[Work to be completed]
Reproduce every line of the material below, but drop the pictures.

======== Material to process ========

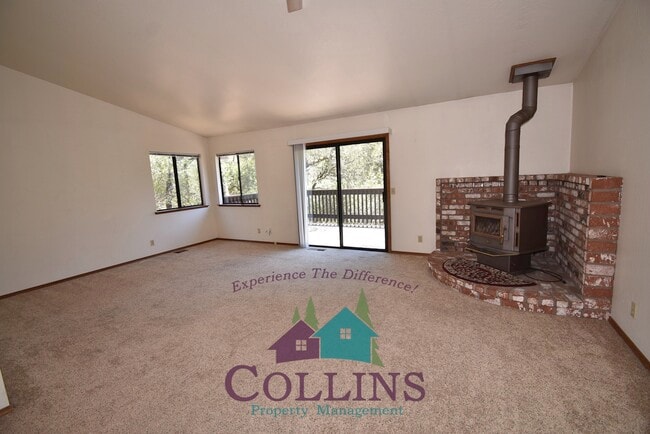 Photo - 20468 Chaparral Cir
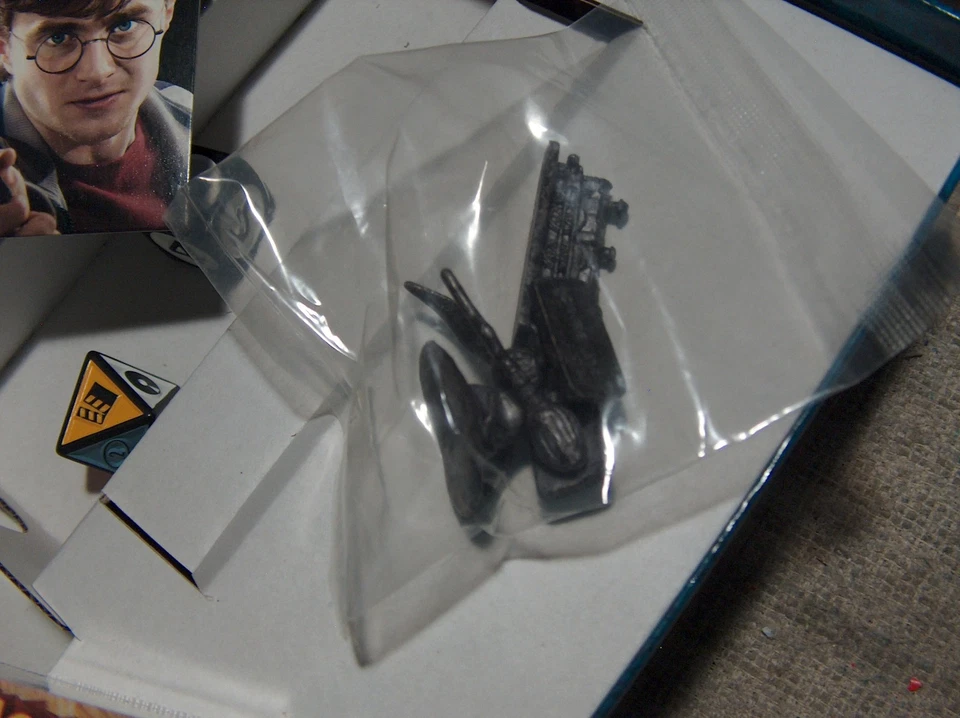 Scene It? HARRY POTTER: THE COMPLETE CINEMATIC JOURNEY DVD Game New open box - Image 3 of 4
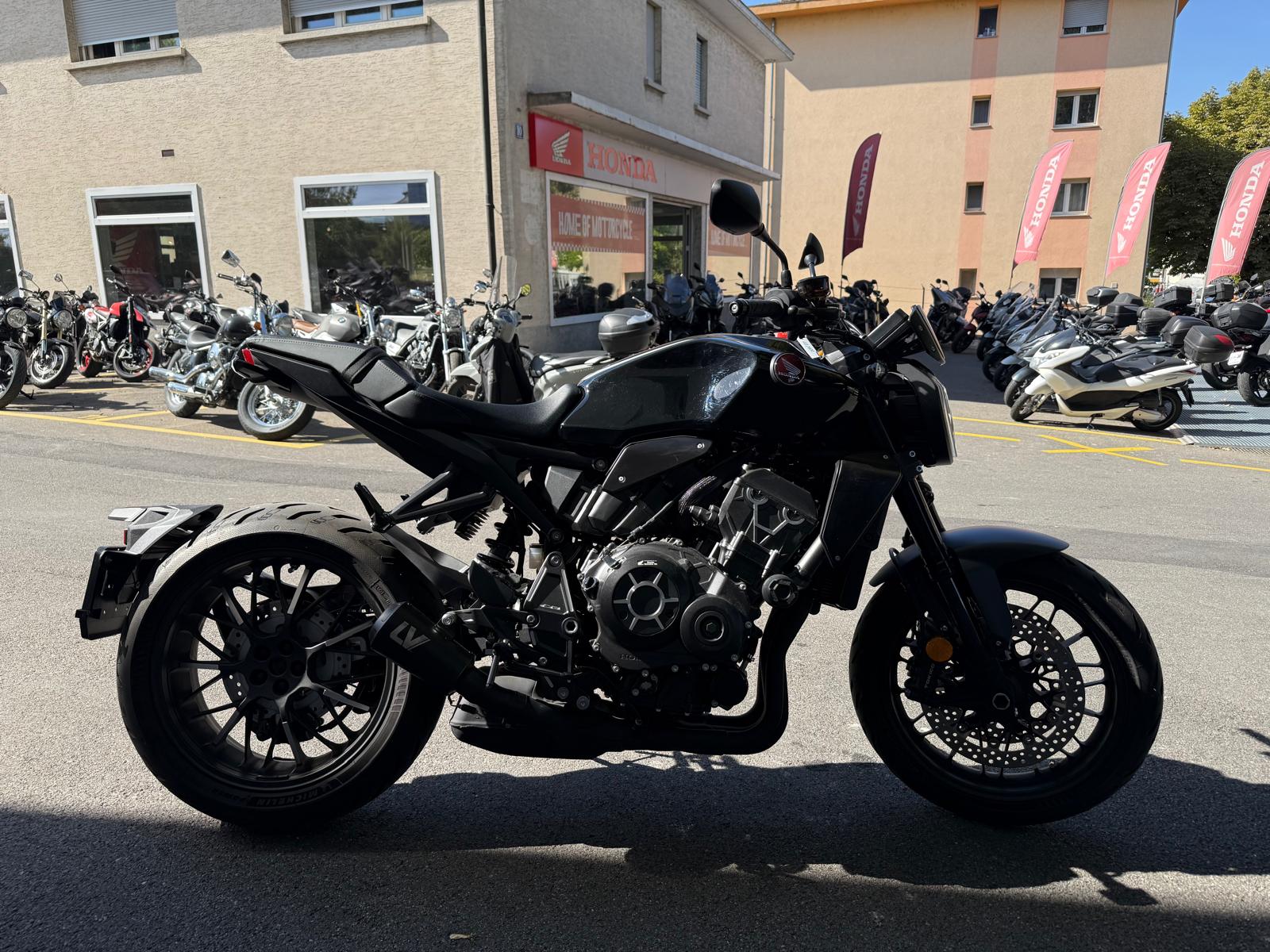 HONDA CB 1000 R Black Edition-image-3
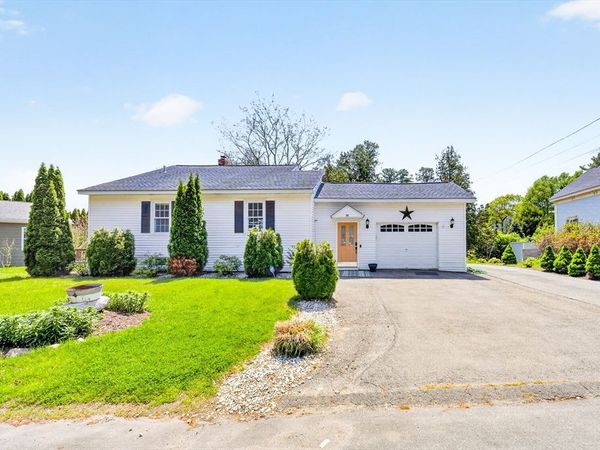 84 Fowler Rd, Lowell, MA 01854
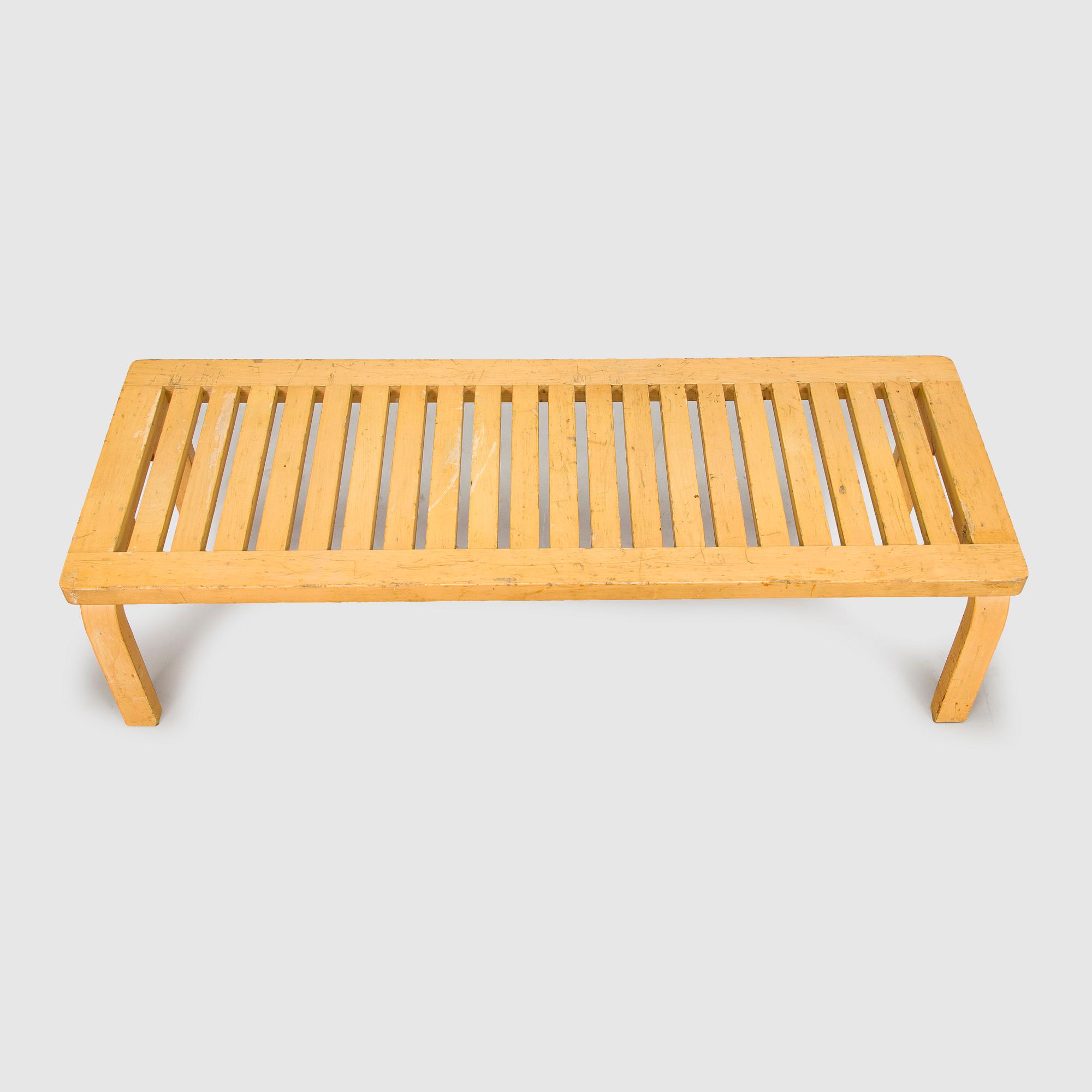 Alvar Aalto, Penkki, malli 153, Artek, 1960/70-luku.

========

[Exercise response]
 Photo - 20468 Chaparral Cir
 Scene It? HARRY POTTER: THE COMPLETE CINEMATIC JOURNEY DVD Game New open box - Image 3 of 4
 HONDA CB 1000 R Black Edition-image-3
 84 Fowler Rd, Lowell, MA 01854
 Alvar Aalto, Penkki, malli 153, Artek, 1960/70-luku.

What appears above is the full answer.